The Texas oil industry’s attempt to do more with less may have left the state’s oil and gas workforce permanently smaller.
Since crude prices collapsed more than three years ago, U.S. shale drillers have cut costs, gotten discounts on oil field services and drilled in more prolific sweet spots in an effort to pump more crude at lower costs.
Drillers in Texas are on the cusp of beating the state’s 45-year-old oil-production record, even though the workforce supporting the oil industry in Texas is about the size it was in 2011.
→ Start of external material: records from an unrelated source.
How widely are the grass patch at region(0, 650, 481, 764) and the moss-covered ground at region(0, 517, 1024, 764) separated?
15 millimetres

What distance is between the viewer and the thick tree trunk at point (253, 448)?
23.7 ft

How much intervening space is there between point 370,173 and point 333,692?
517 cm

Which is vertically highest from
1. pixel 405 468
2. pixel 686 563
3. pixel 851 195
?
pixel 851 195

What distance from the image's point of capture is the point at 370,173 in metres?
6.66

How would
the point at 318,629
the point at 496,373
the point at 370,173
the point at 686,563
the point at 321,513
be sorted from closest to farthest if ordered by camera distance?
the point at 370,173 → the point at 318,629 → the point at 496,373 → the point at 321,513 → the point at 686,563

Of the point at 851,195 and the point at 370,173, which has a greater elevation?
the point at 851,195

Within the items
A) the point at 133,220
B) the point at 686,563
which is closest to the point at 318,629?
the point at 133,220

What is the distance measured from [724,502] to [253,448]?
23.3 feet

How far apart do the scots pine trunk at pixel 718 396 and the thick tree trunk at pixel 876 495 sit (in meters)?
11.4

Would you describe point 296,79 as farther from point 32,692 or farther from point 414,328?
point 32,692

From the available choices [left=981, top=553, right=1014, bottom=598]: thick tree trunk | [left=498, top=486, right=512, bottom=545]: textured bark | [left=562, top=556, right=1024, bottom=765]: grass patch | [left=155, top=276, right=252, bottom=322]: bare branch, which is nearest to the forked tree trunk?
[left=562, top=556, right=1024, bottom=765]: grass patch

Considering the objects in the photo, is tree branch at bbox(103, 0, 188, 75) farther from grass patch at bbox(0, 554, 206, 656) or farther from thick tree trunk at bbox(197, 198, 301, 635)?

In fact, several measures of economic activity in the Texas oil industry – the number of working rigs, drilling permits, bringing wells into production – have come in pretty low recently, Amarillo economist Karr Ingham said.
Seven years ago, as the U.S. economy recovered from a downturn, oil companies had just managed to transfer the technology and techniques that opened up once-inaccessible U.S. shale gas reserves into the nation’s oil patches. The workforce was around the same size it is today.
By December 2014, the Texas oil and gas workforce grew to its largest size in decades, at about 300,000 employees. But after the oil-market crash, that workforce shrank by more than a third, to 192,000 workers by September 2016. Since then, with higher oil prices supporting Texas drilling activity, the state’s oil and gas headcount has grown to only 223,000.
But the Texas Petro Index, which tracks the various leading indicators of oil activity, is still well below its peak in 2014, thanks to more efficient oil and gas output. But Texas oil producers are expected to harvest 1.42 billion barrels in 2018, beating the 1972 record of 1.26 barrels.
The index “is nowhere close to where it was in late 2014,” Ingham said. “What are the chances it’s going to get back to that level anytime soon? Pretty slim, frankly.”